Selection of a Research Topic and Question

As with any research, the first step in qualitative research is the selection of a research topic and question. Qualitative researchers can select a research topic based on their interests from daily life as a researcher, their interests in issues within the healthcare field, and ideas from the literature, such as academic journals. The research question represents a more specific aspect of the research topic. Before specifically starting to conduct research based on a research topic, the researcher should clarify what is being researched and determine what research would be desirable. When selecting a research topic and question, the research should ask: is the research executable, are the research topic and question worth researching, and is this a research question that a researcher would want to research?

Selection of Theoretical Framework and Methods

A theoretical framework refers to the thoughts or attitudes that a researcher has about the phenomenon being researched. Selecting the theoretical framework first could help qualitative researchers not only in selecting the research purpose and problem, but also in carrying out various processes, including an exploration of the precedent literature and research, selection of the data type to be collected, data analysis, and description of findings. In qualitative research, theoretical frameworks are based on philosophical ideas, which affect the selection of specific qualitative research methods. Representative qualitative research methods include the grounded theory, which is suitable for achieving the goal of developing a theory that can explain the processes involved in the phenomenon being researched; ethnographic study, which is suitable for research topics that attempt to identify and interpret the culture of a specific group; phenomenology, which is suitable for research topics that attempt to identify the nature of research participants’ experiences or the phenomenon being researched; case studies, which aim to gain an in-depth understanding of a case that has unique characteristics and can be differentiated from other cases; action research, which aims to find solutions to problems faced by research participants, with the researchers taking the same position as the participants; and narrative research, which is suitable for research topics that attempt to interpret the entire life or individual experiences contained within the stories of research participants. Other methodologies include photovoice research, consensual qualitative research, and auto-ethnographic research.

Literature Analysis

Literature analysis results can be helpful in specifically selecting the research problem, theoretical framework, and research methods. The literature analysis process compels qualitative researchers to contemplate the new knowledge that their research will add to the academic field. A comprehensive literature analysis is encouraged both in qualitative and quantitative research, and if the prior literature related to the subject to be studied is insufficient, it is sometimes evaluated as having low research potential or research value. Some have claimed that a formal literature review should not be performed before the collection of field data, as it could create bias, thereby interfering with the investigation. However, as the qualitative research process is cyclic rather than unidirectional, the majority believes that a literature review can be performed at any time. Moreover, an ethical review prior to starting the research is a requirement; therefore, the research protocol must be prepared and submitted for review and approval prior to conducting the research. To prepare research protocols, the existing literature must be analyzed at least to a certain degree. Nonetheless, qualitative researchers must keep in mind that their emotions, bias, and expectations may interject themselves during the literature review process and should strive to minimize any bias to ensure the validity of the research.

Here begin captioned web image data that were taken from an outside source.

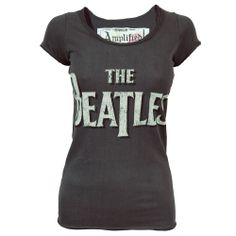 Cute vintage T-Shirt which could be worn with some bright shorts! Slightly shaped but not too tight, looks very comfortable!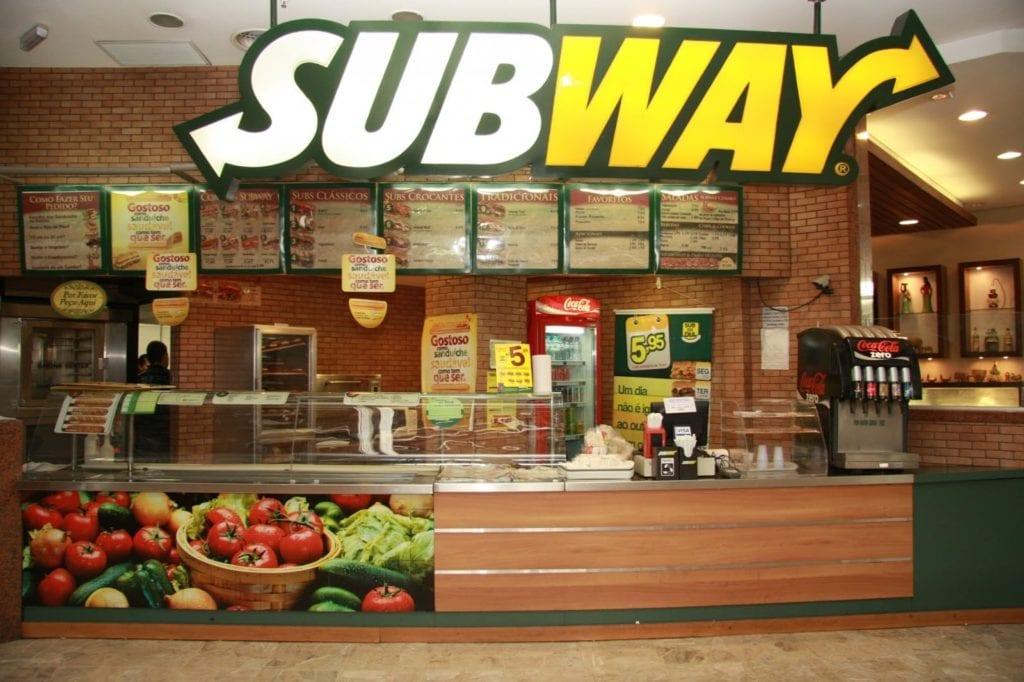 Subway в 2017 году закрыла в США более 900 ресторанов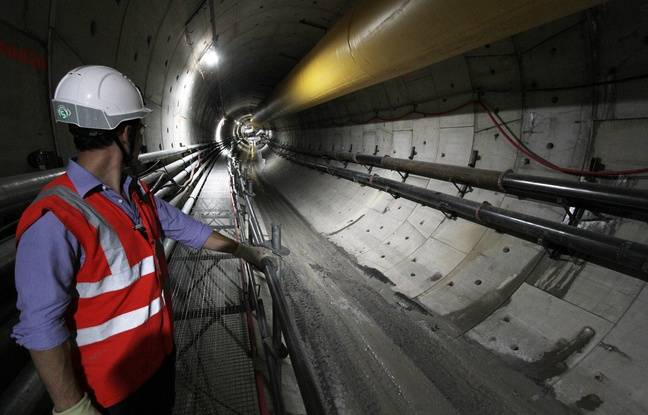 Le tunnel du tronçon souterrain de la ligne 2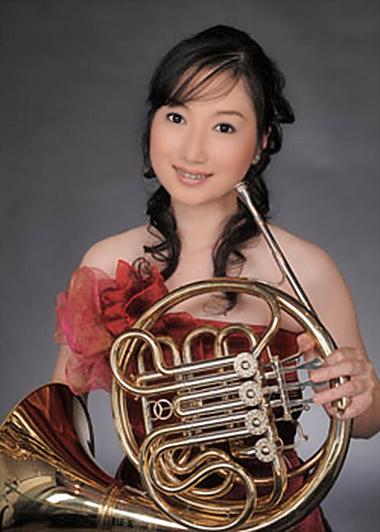 写真: 小林郁子 こばやしいくこ ホルン奏者  Kobayashi Ikuko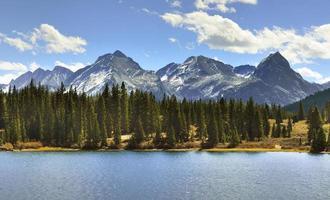 Berge von Colorado, ein See und Wolken
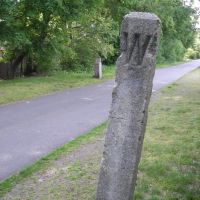 "A wayside post marked ""W"", telling the engine driver to signal for the upcoming crossing of Mill Street in Arlington.  From my trail skating blog at http://minutemantrail.blogspot.com/2008/06/one-more-whistle-post-posting.html., Арлингтон"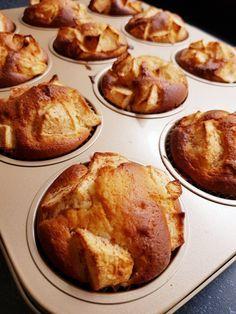 Ingrediënten appel yoghurt muffins 2 appels 3 eieren 110gr. zonnebloemolie 250gr. Griekse yoghurt (of andere volle yoghurt) 225gr. zelfrijzend bakmeel 150gr. fijne kristalsuiker 1, 5 theelepel kaneel 1 eetlepel lichtbruine basterdsuiker
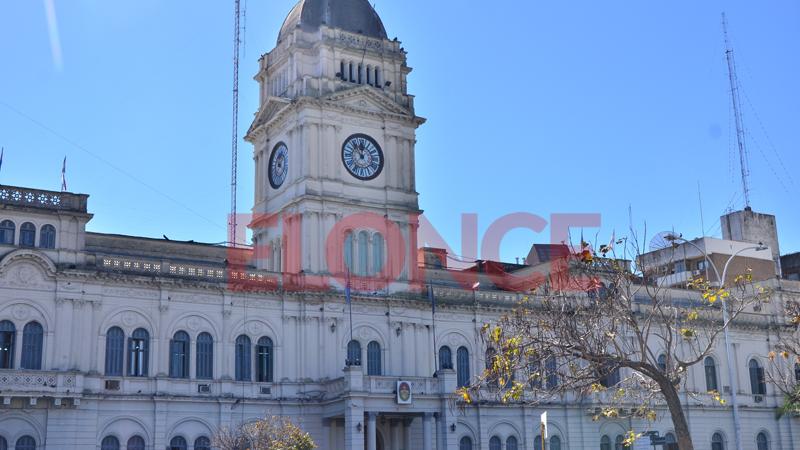Ley de ministerios el jefe de gabinete provincial tendr a for Ley de ministerios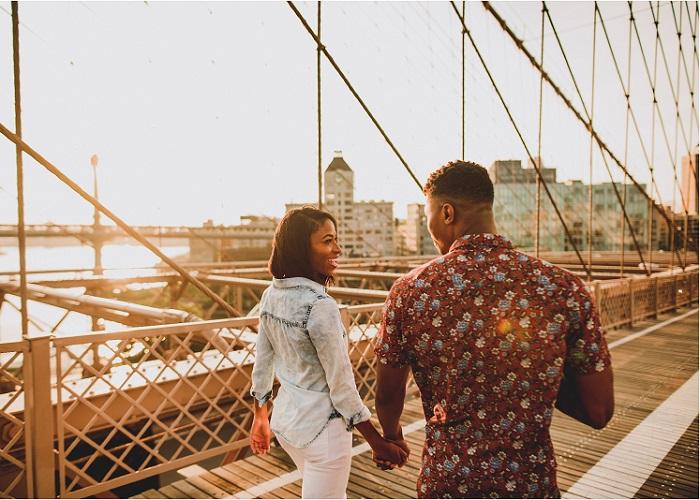 đi bộ qua cầu Brooklyn New York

Selection of the Research Participants and Data Collection Methods

The subjects of qualitative research are not necessarily humans. It is more important to find the research subject(s) from which the most in-depth answers to the research problem can be obtained. However, the subjects in most qualitative studies are humans, as most research question focus on humans. Therefore, it is important to obtain research participants with sufficient knowledge, experience, and attitudes to provide the most appropriate answers to the research question. Quantitative research, which views generalizability as a key research goal, emphasizes the selection of research participants (i.e., the research sample that can represent the study’s population of interest), whereas qualitative research emphasizes finding research participants who can best describe and demonstrate the phenomenon of interest.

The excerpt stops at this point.